* BEGIN *

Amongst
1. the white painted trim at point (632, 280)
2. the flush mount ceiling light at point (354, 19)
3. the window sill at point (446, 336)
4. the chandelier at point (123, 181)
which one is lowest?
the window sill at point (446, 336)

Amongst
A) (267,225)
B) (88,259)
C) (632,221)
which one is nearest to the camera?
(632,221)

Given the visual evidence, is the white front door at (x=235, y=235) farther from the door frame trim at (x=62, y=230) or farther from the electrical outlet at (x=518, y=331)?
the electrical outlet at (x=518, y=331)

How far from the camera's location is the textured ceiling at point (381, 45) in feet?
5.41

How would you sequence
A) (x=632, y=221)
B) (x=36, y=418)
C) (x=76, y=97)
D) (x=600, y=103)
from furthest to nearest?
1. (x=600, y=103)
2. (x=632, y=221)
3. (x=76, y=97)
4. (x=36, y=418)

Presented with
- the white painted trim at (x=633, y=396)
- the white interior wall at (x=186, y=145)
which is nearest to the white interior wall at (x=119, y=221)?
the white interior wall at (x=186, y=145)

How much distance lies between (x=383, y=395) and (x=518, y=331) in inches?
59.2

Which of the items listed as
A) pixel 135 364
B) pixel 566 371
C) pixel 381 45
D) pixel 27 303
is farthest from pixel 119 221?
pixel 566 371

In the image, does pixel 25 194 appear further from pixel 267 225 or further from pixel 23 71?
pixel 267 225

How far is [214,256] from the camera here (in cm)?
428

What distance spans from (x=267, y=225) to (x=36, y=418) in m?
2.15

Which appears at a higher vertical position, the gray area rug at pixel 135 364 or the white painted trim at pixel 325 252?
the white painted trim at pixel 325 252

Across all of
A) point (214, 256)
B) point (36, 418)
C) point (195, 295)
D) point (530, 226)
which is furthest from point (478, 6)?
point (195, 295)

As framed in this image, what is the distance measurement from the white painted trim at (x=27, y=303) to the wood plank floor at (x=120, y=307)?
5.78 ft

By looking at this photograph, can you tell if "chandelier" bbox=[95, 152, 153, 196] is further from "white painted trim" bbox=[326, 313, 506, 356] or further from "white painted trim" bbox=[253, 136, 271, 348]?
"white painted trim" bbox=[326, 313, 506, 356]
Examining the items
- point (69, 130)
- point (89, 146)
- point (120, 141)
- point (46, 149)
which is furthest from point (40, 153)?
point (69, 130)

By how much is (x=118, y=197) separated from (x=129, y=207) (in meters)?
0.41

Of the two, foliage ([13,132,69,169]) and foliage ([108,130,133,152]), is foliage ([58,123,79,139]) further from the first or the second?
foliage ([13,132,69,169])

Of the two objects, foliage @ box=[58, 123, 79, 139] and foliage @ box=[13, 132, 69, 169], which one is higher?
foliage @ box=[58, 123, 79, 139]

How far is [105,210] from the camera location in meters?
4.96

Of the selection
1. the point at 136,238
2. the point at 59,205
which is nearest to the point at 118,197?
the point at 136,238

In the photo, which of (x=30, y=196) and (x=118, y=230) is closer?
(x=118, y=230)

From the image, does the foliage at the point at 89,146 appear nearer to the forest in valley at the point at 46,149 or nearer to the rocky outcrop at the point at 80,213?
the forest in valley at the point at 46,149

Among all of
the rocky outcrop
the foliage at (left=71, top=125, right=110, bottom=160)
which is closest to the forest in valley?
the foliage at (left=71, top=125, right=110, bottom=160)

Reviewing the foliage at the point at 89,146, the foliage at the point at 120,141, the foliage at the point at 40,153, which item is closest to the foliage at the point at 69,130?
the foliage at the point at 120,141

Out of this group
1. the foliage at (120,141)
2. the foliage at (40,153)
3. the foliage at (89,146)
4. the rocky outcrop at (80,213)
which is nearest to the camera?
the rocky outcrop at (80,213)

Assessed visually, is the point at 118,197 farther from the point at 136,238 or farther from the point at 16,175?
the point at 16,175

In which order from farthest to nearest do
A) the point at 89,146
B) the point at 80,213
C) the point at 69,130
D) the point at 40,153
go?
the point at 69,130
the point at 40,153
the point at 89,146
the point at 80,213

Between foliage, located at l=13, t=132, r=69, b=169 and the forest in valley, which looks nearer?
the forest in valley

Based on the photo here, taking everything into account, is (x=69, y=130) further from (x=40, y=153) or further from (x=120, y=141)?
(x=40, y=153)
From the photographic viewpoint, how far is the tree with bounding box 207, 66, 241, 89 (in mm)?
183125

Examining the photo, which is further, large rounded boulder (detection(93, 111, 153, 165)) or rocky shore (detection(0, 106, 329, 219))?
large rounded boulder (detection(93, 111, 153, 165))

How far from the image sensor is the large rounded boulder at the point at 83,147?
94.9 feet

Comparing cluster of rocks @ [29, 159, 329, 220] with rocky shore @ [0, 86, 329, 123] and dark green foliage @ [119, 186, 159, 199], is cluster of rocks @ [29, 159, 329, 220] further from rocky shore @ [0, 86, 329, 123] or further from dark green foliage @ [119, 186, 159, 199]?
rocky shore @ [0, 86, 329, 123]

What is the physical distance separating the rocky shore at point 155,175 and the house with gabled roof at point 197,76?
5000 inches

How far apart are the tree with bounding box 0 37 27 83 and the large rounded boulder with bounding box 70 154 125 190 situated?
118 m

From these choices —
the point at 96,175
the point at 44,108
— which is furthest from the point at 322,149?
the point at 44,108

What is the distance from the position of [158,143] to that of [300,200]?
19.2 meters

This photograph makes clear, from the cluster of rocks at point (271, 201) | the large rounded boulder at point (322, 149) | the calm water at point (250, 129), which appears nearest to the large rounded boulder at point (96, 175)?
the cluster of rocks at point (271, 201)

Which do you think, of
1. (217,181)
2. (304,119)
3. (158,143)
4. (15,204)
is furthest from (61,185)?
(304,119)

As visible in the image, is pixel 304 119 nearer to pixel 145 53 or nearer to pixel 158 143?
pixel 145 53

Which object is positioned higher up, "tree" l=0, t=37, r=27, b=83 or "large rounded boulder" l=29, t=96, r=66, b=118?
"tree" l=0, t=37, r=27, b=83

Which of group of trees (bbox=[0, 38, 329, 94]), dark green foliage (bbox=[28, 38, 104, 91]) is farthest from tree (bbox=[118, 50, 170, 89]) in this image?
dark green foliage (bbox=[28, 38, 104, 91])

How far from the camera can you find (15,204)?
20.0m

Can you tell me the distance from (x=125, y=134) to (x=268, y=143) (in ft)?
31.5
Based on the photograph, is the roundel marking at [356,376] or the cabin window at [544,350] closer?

* END *
* BEGIN *

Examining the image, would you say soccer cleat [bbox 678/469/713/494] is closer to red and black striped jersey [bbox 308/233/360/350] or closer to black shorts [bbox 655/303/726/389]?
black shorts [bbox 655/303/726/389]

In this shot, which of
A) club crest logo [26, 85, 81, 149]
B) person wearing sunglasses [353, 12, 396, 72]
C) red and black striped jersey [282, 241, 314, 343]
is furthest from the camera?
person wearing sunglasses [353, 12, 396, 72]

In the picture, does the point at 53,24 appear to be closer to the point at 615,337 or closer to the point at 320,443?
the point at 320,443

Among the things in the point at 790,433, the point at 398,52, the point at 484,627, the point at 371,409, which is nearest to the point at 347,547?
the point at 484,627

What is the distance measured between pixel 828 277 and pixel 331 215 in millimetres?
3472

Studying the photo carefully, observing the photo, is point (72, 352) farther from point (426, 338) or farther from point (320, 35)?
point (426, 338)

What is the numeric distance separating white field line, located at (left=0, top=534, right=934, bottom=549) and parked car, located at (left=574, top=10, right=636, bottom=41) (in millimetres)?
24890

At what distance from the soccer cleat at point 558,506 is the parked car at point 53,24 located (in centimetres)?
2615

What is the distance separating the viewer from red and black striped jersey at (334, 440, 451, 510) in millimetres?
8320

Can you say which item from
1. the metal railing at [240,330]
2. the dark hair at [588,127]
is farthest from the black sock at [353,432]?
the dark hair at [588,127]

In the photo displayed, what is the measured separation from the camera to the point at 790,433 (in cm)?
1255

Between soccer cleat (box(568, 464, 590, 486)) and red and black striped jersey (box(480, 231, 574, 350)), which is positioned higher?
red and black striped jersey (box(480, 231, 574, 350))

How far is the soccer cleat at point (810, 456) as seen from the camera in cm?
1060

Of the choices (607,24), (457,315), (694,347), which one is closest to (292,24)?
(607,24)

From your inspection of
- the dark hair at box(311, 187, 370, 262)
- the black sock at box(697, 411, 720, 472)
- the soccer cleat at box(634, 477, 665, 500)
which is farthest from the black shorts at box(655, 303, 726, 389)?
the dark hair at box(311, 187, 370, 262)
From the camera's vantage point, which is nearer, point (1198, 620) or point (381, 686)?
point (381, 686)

* END *

**WORK TO COMPLETE**
Identify every line in the records above that contains the word "sunglasses", and copy each of those lines. Matching is case-sensitive.

**THE SOLUTION**
B) person wearing sunglasses [353, 12, 396, 72]
person wearing sunglasses [353, 12, 396, 72]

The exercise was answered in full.